MRP and opinion polling: a short introduction

In the build-up to the general election on 12th December, you may have heard pollsters and reporters talking about a new-fangled statistical technique called MRP. You might even have heard that this stands for Multi-level Regression and Poststratification, and thought, that sounds complicated. Well, you’re right: it is. Nevertheless, I’ll do my best to explain in broad terms why it’s being used and how it works, alongside a discussion of how accurate it may prove to be.

Before we start with the explanation of MRP, it’s worth considering the challenges inherent to opinion polling.

First, you have to ensure you’re speaking to the right people. You want your sample to reflect the makeup of the UK: containing representative proportions across age bands, regions, education levels, and so on. You might also want to ensure your sample reflects recent voting patterns, most obviously from the 2016 referendum and 2017 general election.

Next, you need to work out how to sample your respondents – online, over the phone, some other way, or a mixture – and how to word the question. You may also need to model how likely each individual is to vote, perhaps based on their claimed certainty and their previous voting habits. Over time, pollsters have each developed and refined their own approaches here.

If you were just aiming to understand overall vote share, that might be enough. However, what makes a general election more complex than a straightforward referendum is the way vote share translates into seats. Under a first-past-the-post constituency system, in which all 650 constituencies elect a single representative, voter concentration matters. In the 2015 general election, for example, UKIP’s 3.9 million votes (12.6% of UK share) translated into just a single seat, while the SNP’s 1.5 million (4.7%) earned them 56. So in looking to forecast the outcome of an election, it’s not as simple as looking at the overall proportion of votes per party.

It’s also worth noting that it’s simply not feasible to run 650 separate polls, i.e. one per constituency. Even at 1,000 respondents per constituency, the margin of error for each would be around 3%, leaving many races too close to call. And that would require sampling 650,000 people, which is simply too difficult, expensive and time-consuming. What’s required instead is a way to turn a nationwide poll into constituency-level results, based on the makeup of the constituency. This is where MRP comes in.

Examination of a polling dataset will reveal that demographics, and recent voting patterns, can to an extent predict voting this time round. The first part of MRP, the multi-level regression, involves constructing a model that predicts the voting intentions for any combination of these variables. For example, it may find that those aged 60-64 who voted Leave in 2016 and Conservative in 2017 have an 80% likelihood to vote Conservative. (This is a simplification; in reality, an MRP model will include far more than just these inputs.)

The second part, the poststratification, is based on constituency-level estimates of the actual proportions in each population subgroup. For example, we may know that 3% of a constituency’s population are 60-64, Leave 2016, Conservative 2017, and by combining this with the 80% above – and doing the same for all the other voter types – we can forecast the total votes within the constituency.

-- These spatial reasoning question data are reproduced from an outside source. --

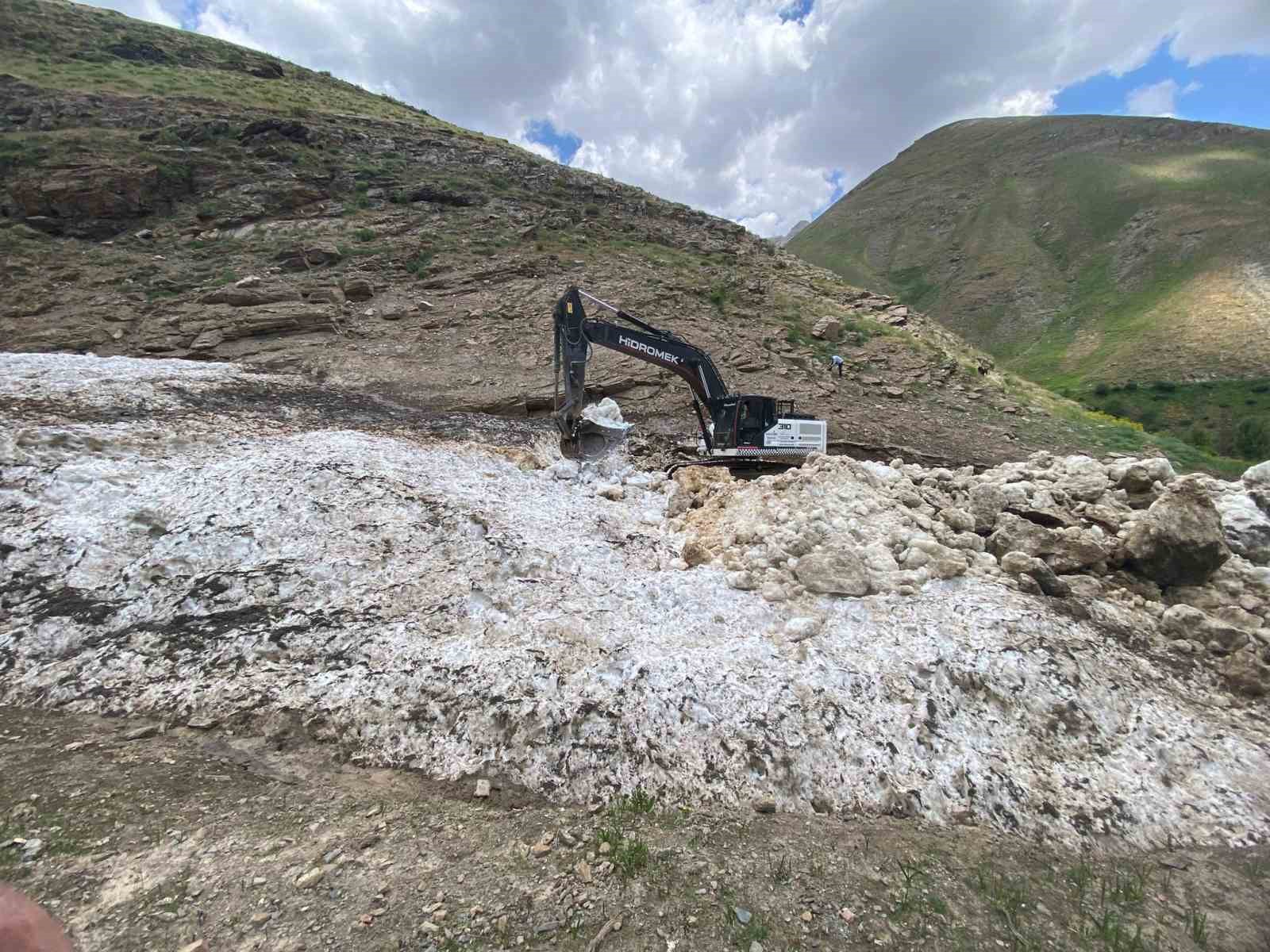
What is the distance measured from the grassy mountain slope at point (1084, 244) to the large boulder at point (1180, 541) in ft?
162

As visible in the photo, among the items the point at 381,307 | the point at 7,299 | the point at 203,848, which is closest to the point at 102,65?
the point at 7,299

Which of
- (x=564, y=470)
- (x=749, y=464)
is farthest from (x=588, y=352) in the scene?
(x=749, y=464)

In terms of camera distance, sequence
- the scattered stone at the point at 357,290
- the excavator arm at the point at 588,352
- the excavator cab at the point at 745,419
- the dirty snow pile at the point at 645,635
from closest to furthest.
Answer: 1. the dirty snow pile at the point at 645,635
2. the excavator arm at the point at 588,352
3. the excavator cab at the point at 745,419
4. the scattered stone at the point at 357,290

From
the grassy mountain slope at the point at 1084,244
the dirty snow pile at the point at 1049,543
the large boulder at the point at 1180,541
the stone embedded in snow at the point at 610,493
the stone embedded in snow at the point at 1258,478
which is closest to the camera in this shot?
the dirty snow pile at the point at 1049,543

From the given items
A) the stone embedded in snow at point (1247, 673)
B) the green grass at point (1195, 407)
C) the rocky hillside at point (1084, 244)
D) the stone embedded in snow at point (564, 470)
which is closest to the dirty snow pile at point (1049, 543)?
the stone embedded in snow at point (1247, 673)

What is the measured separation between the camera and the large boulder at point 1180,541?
6.68 metres

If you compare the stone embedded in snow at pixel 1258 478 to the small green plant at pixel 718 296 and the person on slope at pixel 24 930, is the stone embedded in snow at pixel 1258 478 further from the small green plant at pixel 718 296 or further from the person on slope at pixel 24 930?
the small green plant at pixel 718 296

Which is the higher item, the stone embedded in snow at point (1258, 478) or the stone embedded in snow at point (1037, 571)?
the stone embedded in snow at point (1258, 478)

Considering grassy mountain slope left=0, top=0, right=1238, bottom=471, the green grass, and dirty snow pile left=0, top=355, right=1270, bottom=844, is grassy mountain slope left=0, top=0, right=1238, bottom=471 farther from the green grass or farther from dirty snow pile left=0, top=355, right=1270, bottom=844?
the green grass

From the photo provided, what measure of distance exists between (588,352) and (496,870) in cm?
855

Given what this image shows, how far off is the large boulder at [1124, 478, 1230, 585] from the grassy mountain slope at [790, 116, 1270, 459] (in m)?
49.4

In 2017, YouGov’s MRP model showed a hung Parliament, even while most other pollsters were forecasting a Conservative majority. This time round, their most recent model suggests the Conservatives will win around 339 seats, for a small majority. How confident can we be in this result?

The first thing to note is that a fair few of these seats are close marginals, with just a percentage point or two in them, and YouGov themselves give a margin of error of 311-367 Conservative seats – quite the range, from a hung parliament to a decent majority. Another reason these results may be out is the possibility of a late swing in either direction: something happens after the poll was complete to make significant numbers of voters change their minds. (In fact, last month, YouGov’s previous MRP poll had the Conservatives on 359, suggesting the race has tightened since.) It’s also worth bearing in mind that MRP doesn’t take into account tactical voting, which could affect close races this time round. Finally, polls can themselves affect results; if they feel a Conservative victory is assured, people may vote differently from how they would if they felt the result was in the balance.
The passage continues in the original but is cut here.